Tunnel Vision

As I round the third base corner of my 37th year and start my head-first slide toward my 38th birthday (three months from today in case you're wondering), I am certain of a few self-truths, including:

:: I can't go a day without reading something.

:: I'd rather wear five extra pounds on my frame than totally swear off sugar, especially sugar contained in chocolate.

:: I am a multi-tasking FAIL.

That last one isn't totally true; when it comes to the mom-type stuff, the making-dinner-with-one-hand-tying-a-kids-cleats-with-my-other-hand-thinking-up-a-mental-grocery-list-and-remembering-to-toss-the-wet-clothes-in-the-dryer kind of stuff, I actually kind of rock.

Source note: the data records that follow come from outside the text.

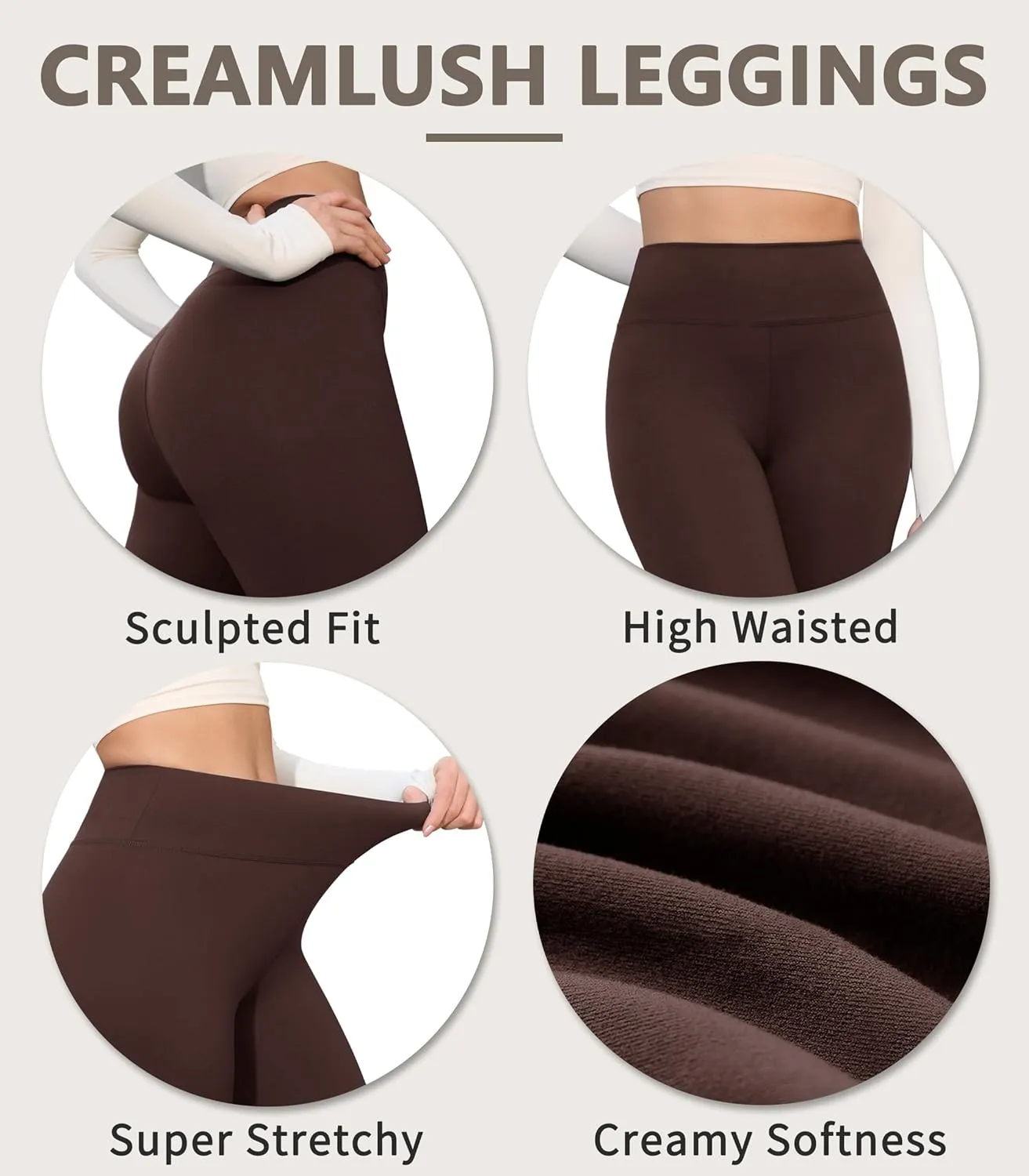 VALANDY Creamlush 4 Pack Capri Leggings for Women-High Waisted Stretchy Soft Yoga Lounge Pants(S-3XL)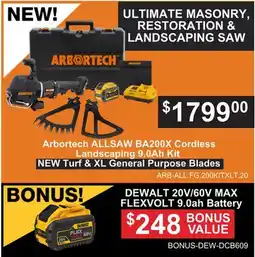 Atlas Tools & Machinery Arbortech ALLSAW BA200X Cordless Landscaping 9.0Ah Kit offer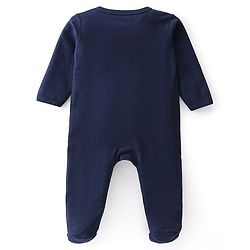 Babyhug Cotton Knit Full Sleeves Footed Sleep Suit Star & Santa Clause Print Pack of 2 - Red & Navy Blue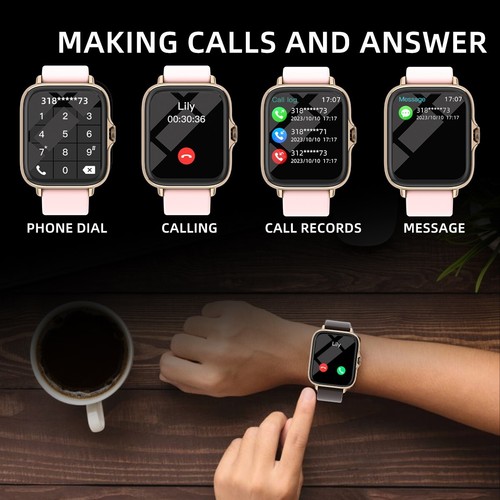 1.83'' Waterproof Smart Watch with Message Answer Call Sleep Monitoring Sports - Photo 12 sur 21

That's what ten years of motherhood does to you: you either sink or swim.

Plan, or be overwhelmed. 

After ten years doing the stay-at-home mom gig, the only truth I know about motherhood is that it wasn't until I gave up on trying to be the perfect fill-in-the-blank (mom, wife, daughter, friend, volunteer, employee) and just aimed for good enough that I finally found a measure of inner peace.

But here's the thing: I also discovered that when it comes to the big goals in my life, I do best when I focus on one thing at a time.

Being a mom who made a commitment to being at home with her kids until they were all school age has been by far the biggest, most daunting, and self-sacrificing goal I have ever set for myself in my life.

I didn't grow up dreaming of marriage and a family; I had career aspirations, a desire to travel (which, given Knute's different jobs in the Navy and the corporate world has actually been partially fulfilled), and no real desire to get married before thirty or so.

Then I met Knute after my first year of college. 

And I knew.

{Thankfully, so did he; both of us did right from the start. This would be a mighty awkward post otherwise.  ;-) }

Suddenly, marriage and a family weren't vague ideas somewhere in my foggy future; they were real possibilities, and they were really important to me because Knute was real, and he was really important to me.

Had we found ourselves living near family when we started our family, maybe I would have tried to find a way to balance working part time while raising kids.

Maybe...but I'll never know. 

It doesn't really matter now; I am glad I had the choice to stay home with my kids, glad I did stay at home with my kids... and not because I loved every minute of it.

{I didn't - I mean, come on.  I had a 2 or 3  year old underfoot for almost six consecutive years - who loves enduring years of temper tantrums and timeouts?!}

I'm glad I did it because with all my flaws, all my mistakes, all my Mommy Meltdown Moments spent crying in the laundry room of one house or another, all the worry and ice-cold, wild-eyed fear that seizes you when your child is in a hospital bed, with all the days that blurred from day to night to day again, punctuated only by a fresh round of vomit-laden sheets to wash and dry, it was worth it.

They were worth it.

I'm glad I was able to spend the last ten years focusing on bringing them up and getting them ready to take on the world.

Tunnel vision isn't such a bad thing after all.